▶ Spatial relationship rows
----

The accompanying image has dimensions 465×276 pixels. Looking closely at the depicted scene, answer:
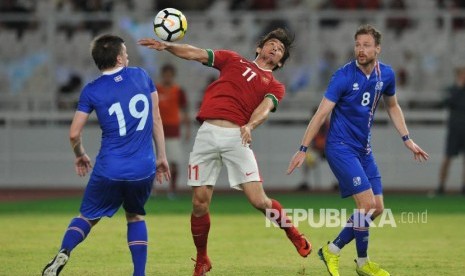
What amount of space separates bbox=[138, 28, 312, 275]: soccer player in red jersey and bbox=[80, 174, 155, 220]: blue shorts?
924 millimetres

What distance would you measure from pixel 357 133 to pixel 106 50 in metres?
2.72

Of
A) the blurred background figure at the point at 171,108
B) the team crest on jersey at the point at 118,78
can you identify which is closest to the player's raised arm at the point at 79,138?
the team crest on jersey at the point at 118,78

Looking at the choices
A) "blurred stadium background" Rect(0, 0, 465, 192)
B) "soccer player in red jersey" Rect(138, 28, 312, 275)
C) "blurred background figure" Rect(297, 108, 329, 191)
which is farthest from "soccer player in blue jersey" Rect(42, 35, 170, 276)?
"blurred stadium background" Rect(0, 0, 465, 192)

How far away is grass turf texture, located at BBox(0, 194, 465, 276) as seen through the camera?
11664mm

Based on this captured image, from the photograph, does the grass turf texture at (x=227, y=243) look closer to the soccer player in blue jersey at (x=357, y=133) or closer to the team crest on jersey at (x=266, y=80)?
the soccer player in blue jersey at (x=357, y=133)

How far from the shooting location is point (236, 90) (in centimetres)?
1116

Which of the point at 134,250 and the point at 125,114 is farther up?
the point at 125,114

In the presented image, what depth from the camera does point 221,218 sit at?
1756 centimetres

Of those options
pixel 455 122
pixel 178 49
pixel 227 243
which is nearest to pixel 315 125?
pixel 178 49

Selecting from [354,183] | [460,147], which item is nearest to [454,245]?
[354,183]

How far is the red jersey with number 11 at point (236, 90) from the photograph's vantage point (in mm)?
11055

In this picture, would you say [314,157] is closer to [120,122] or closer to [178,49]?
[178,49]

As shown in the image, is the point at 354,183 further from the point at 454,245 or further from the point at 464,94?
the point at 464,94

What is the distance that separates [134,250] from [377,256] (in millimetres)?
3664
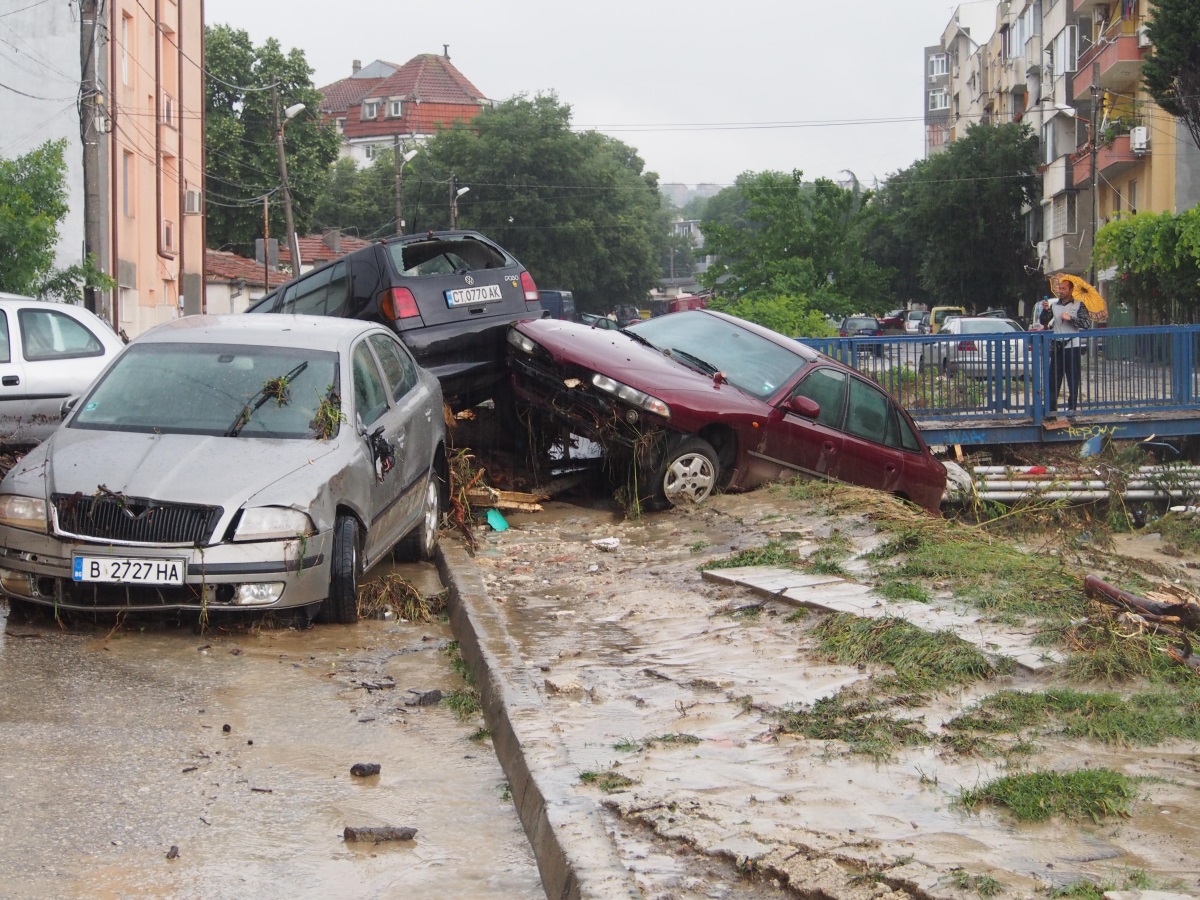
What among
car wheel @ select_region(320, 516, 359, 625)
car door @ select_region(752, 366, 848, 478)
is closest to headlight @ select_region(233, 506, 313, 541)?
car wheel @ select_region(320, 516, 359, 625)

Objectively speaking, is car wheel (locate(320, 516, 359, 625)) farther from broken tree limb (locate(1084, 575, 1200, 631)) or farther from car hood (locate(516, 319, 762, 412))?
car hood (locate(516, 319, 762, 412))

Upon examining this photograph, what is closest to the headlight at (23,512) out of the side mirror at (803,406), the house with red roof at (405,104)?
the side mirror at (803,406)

----

Copy the rows word for word, starting at the line that contains "Objectively speaking, is" and continuing through the final row.

Objectively speaking, is car wheel (locate(320, 516, 359, 625)) farther from broken tree limb (locate(1084, 575, 1200, 631)) or farther from car hood (locate(516, 319, 762, 412))?
car hood (locate(516, 319, 762, 412))

Upon examining this photograph, what is closest to the headlight at (23,512) out of the side mirror at (803,406), the house with red roof at (405,104)?
the side mirror at (803,406)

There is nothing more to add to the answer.